To support continued efforts in our commitment to our students and our scholarly interests, the Organizational Leadership faculty at the University of Maryland Eastern Shore are engaging in ongoing discussions about our role as the only PhD organizational leadership program at a historically Black college and university (HBCU). We are committed to defining the role of organizational leadership in our practice as researchers, teachers, advisers and colleagues. We are in the early stages of developing a case study exploring the interdisciplinary focus of an organizational leadership Ph.D. program. We are striving to identify features of our teaching and scholarship that promote and/or hinder key programmatic efforts designed to support doctoral student success.
To develop this case study, we are engaging in critical reflection of our contribution to program goals, support of our students, service to our institution, and the broader fields we represent, along with utilizing our individual and collective response to Hyatt and Williams’ 2011 article entitled “21st Century Competencies for Doctoral Leadership Faculty.” Questions posed in this article have framed our discussions about the priorities we focus on regarding our professional competencies and the ways these competencies take shape in our day-to-day contributions to our program and the long-term strategic visions for program development. Three questions were drawn from the article for particular focus:
- What issues will faculty who teach in doctoral leadership programs face in the future?
- What competencies will faculty who teach in doctoral leadership programs need in the second decade of 21st century?
- What are the primary competencies ranked by doctoral faculty who teach in leadership programs relative to the predominantly evaluated categories of teaching, advising, scholarship, service, and colleagueship? (Hyatt and Williams, 2011)
To address these questions, we have embraced a Delphi-type method of data collection to co-generate dialogue and faculty collaboration through an iterative process of communication and exchange of ideas about what we deem important in our work. While an underlying goal is to strengthen our collective knowledge about how our ideas and actions shape our practice and program delivery, another intended outcome is to contribute to the body of knowledge of on faculty competencies where “there is a paucity of research specific to competencies necessary for faculty” (Hyatt & Williams, 2011, p. 53). Furthermore, we embrace the notion that organizational leadership is interdisciplinary, representing multiple fields of study with varied interests and priorities.

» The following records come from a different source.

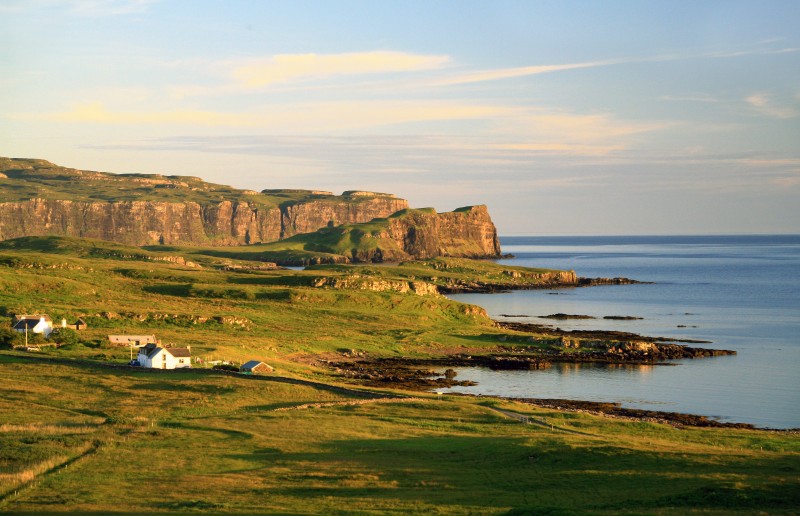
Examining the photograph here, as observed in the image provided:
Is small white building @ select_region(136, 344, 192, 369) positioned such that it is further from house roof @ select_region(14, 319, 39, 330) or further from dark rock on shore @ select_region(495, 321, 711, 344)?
dark rock on shore @ select_region(495, 321, 711, 344)

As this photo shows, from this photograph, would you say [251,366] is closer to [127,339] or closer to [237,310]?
[127,339]

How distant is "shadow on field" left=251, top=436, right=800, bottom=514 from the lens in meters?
42.4

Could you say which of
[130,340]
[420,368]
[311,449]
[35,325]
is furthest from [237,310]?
[311,449]

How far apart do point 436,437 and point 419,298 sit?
10545 centimetres

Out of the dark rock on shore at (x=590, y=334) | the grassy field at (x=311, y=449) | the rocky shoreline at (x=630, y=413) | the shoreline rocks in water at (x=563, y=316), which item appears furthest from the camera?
the shoreline rocks in water at (x=563, y=316)

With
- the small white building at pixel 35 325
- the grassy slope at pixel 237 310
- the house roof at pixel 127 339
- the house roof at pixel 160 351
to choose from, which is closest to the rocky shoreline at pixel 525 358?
the grassy slope at pixel 237 310

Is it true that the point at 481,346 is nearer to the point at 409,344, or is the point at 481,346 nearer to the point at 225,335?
the point at 409,344

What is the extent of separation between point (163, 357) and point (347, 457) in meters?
40.5

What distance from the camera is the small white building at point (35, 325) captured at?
106125 mm

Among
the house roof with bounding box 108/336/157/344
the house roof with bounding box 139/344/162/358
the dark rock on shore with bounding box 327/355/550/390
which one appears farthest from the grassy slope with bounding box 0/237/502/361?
the dark rock on shore with bounding box 327/355/550/390

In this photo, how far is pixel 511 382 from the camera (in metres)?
102

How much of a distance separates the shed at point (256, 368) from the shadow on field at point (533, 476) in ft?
109

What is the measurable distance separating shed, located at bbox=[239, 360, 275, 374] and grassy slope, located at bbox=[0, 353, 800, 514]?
1006 cm

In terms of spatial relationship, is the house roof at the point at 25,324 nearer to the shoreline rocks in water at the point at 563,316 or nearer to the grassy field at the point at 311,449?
the grassy field at the point at 311,449
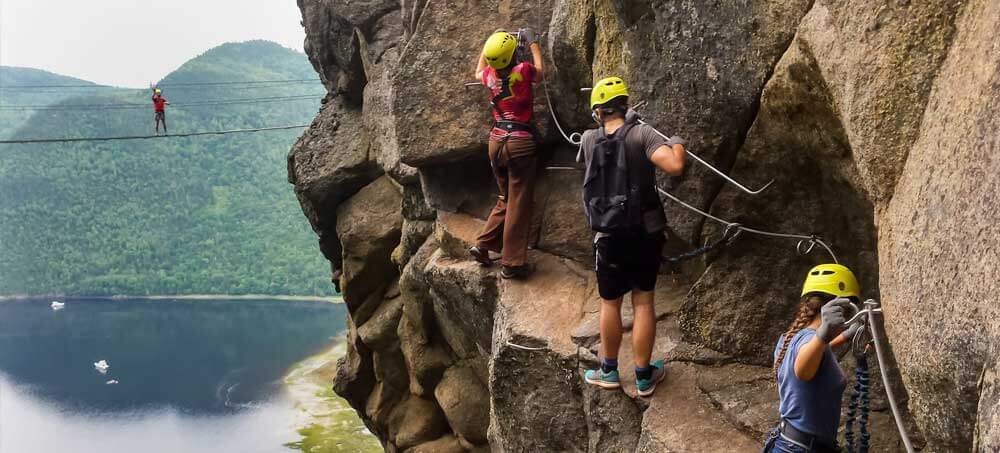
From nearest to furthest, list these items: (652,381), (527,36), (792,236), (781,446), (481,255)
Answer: (781,446)
(792,236)
(652,381)
(527,36)
(481,255)

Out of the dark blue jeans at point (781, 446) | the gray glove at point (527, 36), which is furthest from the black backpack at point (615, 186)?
the gray glove at point (527, 36)

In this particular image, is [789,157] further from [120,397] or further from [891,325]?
[120,397]

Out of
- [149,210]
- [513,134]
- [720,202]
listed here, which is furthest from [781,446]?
[149,210]

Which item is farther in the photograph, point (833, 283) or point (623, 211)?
point (623, 211)

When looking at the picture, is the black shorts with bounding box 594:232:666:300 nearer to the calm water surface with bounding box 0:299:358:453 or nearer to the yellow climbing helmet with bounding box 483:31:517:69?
the yellow climbing helmet with bounding box 483:31:517:69

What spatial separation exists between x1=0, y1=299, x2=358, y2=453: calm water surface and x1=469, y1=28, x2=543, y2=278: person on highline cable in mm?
23323

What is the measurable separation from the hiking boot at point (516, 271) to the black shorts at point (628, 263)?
270 centimetres

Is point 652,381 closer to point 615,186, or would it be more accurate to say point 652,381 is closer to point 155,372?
point 615,186

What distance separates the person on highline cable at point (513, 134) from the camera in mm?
8791

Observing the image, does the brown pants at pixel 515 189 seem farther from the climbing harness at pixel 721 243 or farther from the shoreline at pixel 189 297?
the shoreline at pixel 189 297

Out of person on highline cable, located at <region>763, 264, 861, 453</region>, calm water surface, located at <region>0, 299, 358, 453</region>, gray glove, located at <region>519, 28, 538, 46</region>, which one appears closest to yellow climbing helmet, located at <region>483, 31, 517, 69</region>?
gray glove, located at <region>519, 28, 538, 46</region>

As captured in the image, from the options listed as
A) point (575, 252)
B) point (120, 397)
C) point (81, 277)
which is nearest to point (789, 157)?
point (575, 252)

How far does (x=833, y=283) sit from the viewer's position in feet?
16.9

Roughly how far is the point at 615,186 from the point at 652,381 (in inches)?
69.8
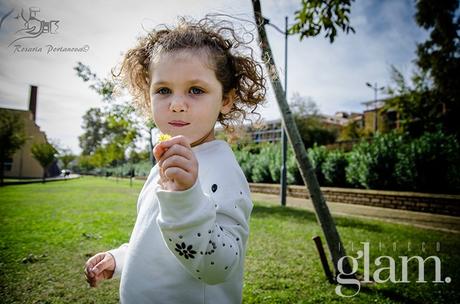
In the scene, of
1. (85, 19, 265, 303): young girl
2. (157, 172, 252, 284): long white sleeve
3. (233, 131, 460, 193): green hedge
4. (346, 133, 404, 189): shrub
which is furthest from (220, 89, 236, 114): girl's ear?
(346, 133, 404, 189): shrub

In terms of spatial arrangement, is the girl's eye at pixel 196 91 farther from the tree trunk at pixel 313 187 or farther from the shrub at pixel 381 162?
the shrub at pixel 381 162

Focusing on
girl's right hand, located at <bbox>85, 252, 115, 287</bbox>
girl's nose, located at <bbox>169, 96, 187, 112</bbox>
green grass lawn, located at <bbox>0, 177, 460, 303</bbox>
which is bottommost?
green grass lawn, located at <bbox>0, 177, 460, 303</bbox>

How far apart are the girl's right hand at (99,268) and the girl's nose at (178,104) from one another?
3.29 ft

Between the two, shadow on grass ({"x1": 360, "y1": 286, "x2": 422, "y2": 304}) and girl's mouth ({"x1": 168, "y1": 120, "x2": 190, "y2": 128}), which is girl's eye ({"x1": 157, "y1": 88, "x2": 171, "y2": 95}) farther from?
shadow on grass ({"x1": 360, "y1": 286, "x2": 422, "y2": 304})

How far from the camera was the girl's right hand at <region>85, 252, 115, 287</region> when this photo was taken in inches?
65.4

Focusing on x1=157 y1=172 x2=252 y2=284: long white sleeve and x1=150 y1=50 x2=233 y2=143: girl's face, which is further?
x1=150 y1=50 x2=233 y2=143: girl's face

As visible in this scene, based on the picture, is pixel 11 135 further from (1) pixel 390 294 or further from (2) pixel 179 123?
(1) pixel 390 294

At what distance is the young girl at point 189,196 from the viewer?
94 cm

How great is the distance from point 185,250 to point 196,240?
5 centimetres

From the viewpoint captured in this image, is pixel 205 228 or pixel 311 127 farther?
pixel 311 127

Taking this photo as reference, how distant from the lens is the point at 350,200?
533 inches

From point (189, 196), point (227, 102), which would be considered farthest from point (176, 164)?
point (227, 102)

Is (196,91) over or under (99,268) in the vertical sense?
over

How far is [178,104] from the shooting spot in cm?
127
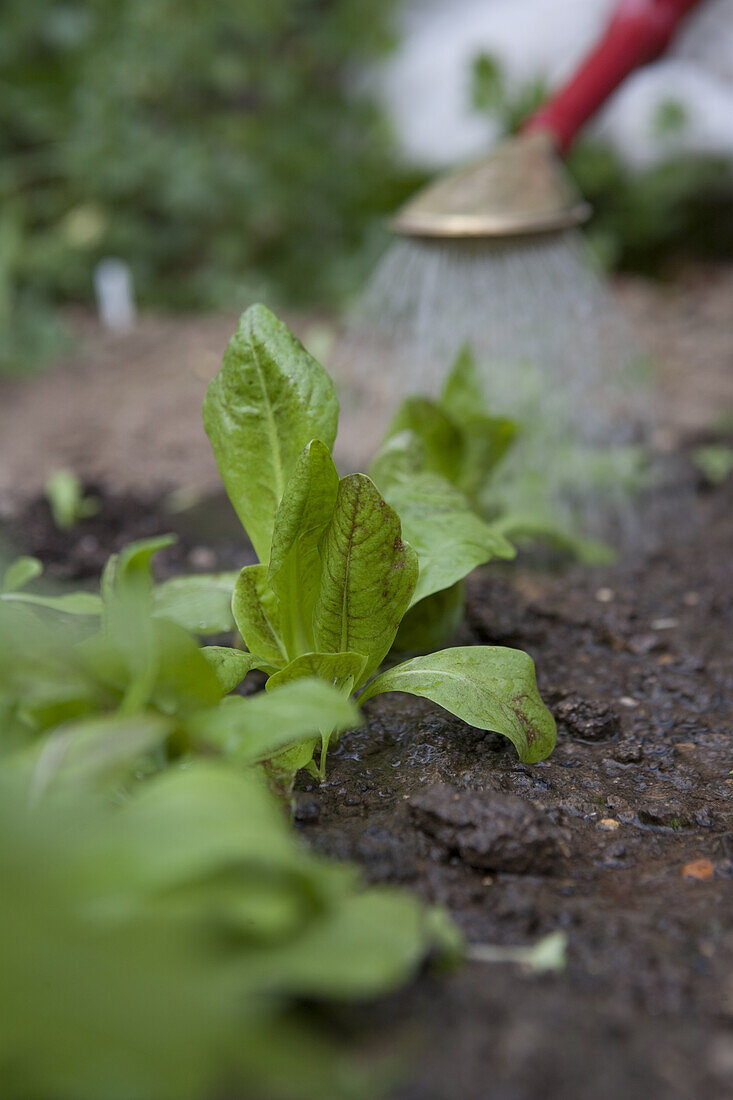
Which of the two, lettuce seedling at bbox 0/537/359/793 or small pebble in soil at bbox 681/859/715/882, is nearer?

Understanding the boundaries evident among disciplines is a priority in our work along with identifying issues common among disciplines and relevant organizations. These common issues are addressed across five broad organizational leadership themes (but not limited to):
Features of our program:
- Key program functions
- Significance of our program within our institution, field, and higher education broadly
- Exploring the contested nature of their role as student versus consumer
- Exploring both the short-term and long-term effects of our program (Note: The short-term effects address specific annual goals and outcomes we set as a faculty. The long-term goals focus on what we potentially face in the future regarding how to satisfy the demand of students that become more diverse not only demographically, but also by representation of disciplines and professions).
We will post updates about these efforts as move forward. We also welcome your feedback about this project, or posting on other issues of relevance to organizational leadership!
Hyatt, L. & Williams, P.E. (2011). 21st Century competencies for doctoral leadership faculty, Innovative Higher Education, 36, 53-66.